A person’s ‘type’ is summarised by four letters – so a person preferring Introversion, Sensing, Thinking and Judging would have an ISTJ type.

The Step I questionnaire comprises 93 questions, the answers to which help enable a person identify the above type. I say ‘help’ because whilst the MBTI has been shown to be very reliable, it is accepted that it will not be correct every time. Consequently, a person having their results interpreted should be taken through a process which enables them to self-assess their type prior to receiving their full report. If there are any differences these can be discussed and the MBTI Practitioner will give the person further coaching to assist them to decide on their type.

The Step II questionnaire comprises 144 questions – the 93 from the Step I together with an additional 51 questions. The Step II recognises that it is not possible to ‘box’ every person in the world into 16 types – one ISTJ may well be different in type to another ISTJ.

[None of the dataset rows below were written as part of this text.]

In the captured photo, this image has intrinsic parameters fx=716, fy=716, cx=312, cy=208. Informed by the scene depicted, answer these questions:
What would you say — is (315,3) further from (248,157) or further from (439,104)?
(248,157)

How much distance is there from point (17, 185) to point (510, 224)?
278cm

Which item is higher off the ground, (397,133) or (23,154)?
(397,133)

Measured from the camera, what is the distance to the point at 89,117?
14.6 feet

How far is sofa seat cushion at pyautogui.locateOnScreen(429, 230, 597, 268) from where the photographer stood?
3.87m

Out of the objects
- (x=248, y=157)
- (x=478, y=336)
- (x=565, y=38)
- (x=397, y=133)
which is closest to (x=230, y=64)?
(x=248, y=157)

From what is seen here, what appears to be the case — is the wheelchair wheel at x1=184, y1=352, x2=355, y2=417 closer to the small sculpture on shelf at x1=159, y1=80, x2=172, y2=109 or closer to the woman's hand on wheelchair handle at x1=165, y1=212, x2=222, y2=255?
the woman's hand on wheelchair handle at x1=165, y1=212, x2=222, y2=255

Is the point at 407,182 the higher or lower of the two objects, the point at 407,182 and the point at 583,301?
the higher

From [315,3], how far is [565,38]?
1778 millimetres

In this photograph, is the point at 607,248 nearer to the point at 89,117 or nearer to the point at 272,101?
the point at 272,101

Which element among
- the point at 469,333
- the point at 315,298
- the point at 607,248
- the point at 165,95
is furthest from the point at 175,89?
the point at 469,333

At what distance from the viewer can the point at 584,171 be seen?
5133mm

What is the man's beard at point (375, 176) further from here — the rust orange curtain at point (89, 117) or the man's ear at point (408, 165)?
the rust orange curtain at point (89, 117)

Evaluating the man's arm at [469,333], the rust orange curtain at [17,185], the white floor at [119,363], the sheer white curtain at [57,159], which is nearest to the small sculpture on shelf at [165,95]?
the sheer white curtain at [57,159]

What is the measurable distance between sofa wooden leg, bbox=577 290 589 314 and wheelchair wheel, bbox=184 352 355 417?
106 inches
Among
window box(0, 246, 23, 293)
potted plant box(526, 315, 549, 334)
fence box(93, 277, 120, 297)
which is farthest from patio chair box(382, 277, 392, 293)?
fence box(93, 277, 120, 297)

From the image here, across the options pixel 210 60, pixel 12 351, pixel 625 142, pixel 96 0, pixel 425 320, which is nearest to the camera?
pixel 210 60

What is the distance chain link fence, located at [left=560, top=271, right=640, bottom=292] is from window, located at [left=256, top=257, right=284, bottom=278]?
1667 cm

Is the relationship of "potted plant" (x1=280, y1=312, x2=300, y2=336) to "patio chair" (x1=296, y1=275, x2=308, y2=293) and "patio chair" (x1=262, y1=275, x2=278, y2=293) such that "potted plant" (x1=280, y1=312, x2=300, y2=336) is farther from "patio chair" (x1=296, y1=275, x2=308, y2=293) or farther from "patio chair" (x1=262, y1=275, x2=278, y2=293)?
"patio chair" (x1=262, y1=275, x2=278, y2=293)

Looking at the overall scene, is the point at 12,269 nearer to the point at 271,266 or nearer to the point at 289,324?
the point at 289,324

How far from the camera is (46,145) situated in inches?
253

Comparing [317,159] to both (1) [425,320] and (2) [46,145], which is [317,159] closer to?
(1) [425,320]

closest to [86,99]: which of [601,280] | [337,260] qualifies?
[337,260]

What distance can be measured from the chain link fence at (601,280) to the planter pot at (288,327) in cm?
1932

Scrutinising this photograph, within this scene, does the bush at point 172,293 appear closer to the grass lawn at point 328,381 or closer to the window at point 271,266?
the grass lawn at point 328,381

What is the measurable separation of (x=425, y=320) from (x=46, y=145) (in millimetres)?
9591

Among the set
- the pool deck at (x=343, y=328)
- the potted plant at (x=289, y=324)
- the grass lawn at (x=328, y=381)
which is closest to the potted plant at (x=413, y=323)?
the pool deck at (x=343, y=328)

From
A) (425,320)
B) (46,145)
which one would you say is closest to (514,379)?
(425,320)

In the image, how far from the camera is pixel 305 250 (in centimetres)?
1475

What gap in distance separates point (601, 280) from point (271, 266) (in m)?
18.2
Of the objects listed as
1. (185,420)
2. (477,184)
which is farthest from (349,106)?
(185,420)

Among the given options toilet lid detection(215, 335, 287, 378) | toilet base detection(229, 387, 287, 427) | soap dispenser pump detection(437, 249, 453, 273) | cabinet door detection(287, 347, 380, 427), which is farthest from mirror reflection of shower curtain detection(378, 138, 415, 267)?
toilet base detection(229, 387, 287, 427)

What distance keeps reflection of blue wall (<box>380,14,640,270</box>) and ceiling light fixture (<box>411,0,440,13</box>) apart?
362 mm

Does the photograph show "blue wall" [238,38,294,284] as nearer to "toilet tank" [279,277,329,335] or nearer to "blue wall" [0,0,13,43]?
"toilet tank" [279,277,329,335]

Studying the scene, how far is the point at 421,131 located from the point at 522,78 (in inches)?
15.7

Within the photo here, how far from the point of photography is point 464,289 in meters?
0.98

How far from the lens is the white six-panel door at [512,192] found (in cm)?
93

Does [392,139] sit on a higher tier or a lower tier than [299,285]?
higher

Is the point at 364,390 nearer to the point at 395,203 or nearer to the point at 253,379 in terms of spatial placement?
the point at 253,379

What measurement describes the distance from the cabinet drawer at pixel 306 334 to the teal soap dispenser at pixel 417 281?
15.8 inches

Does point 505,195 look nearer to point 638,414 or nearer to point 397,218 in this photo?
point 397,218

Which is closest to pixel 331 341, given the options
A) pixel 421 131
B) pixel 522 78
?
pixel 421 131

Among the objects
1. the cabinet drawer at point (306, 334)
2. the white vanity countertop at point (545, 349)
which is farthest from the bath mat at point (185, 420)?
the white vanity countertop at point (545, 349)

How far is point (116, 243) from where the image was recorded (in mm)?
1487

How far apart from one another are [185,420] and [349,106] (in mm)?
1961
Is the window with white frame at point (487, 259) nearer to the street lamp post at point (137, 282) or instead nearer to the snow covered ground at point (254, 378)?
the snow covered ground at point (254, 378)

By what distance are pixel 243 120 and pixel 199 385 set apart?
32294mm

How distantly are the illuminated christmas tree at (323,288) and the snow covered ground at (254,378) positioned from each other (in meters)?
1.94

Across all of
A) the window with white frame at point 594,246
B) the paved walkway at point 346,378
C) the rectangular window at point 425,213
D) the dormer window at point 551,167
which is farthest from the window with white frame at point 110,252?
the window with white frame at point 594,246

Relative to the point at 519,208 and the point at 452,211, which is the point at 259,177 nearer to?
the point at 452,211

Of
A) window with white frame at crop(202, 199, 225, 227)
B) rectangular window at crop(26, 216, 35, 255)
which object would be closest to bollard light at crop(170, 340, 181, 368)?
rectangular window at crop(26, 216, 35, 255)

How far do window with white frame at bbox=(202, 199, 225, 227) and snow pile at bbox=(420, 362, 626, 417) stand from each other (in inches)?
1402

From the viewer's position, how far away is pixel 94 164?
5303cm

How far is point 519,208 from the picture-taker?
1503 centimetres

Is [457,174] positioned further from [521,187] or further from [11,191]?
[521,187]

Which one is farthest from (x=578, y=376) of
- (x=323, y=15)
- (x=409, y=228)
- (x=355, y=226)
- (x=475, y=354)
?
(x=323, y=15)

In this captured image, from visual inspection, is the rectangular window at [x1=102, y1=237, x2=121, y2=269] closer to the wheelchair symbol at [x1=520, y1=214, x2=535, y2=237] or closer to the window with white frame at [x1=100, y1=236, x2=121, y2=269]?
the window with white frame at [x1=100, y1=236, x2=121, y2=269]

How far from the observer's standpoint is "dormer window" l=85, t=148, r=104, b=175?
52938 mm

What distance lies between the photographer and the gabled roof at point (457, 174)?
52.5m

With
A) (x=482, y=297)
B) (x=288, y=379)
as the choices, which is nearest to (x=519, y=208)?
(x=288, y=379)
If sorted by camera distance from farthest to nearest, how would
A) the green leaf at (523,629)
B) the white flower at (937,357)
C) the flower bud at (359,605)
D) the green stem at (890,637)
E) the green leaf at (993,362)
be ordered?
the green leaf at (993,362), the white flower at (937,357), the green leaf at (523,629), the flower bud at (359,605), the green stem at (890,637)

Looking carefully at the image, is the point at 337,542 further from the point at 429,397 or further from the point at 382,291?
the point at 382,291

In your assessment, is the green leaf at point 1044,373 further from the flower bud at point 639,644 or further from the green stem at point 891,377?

Within the Step II each of the dichotomies is broken down into 5 ‘facets’. You could also call these ‘sub dichotomies’ . As an example, The Extraversion and Introversion dichotomy has the following facets:

  • Initiating or Receiving
  • Expressive or Contained
  • Gregarious or Intimate
  • Active or Reflective
  • Enthusiastic or Quiet

The left hand end of the above facets are generally where people with an Extraverted preference will find themselves, whilst the right hand words are associated with Introversion. Having said that, a person with an Introverted preference may find themselves as having a facet preference for ‘Initiating’ which can then help the individual understand why they may not concur  ompletely with their four letter type.

Undertaking the MBTI should always be voluntary, and it should never be used as a recruitment tool. Furthermore, it does not measure intelligence or competence.

It does, however, allow a person to understand themselves more clearly, and then look at how to develop the less preferred aspects of their type. Once a person understands their type, they can then move on to how their type potentially impacts on how they manage conflict, make decisions or work within a team.

It can also be used with teams to help them understand each other and work more effectively together. The Step II is particularly useful when working with a person in a one to one coaching relationship. It is a powerful tool.

If you have any other specific questions about it I am, of course, happy to answer them.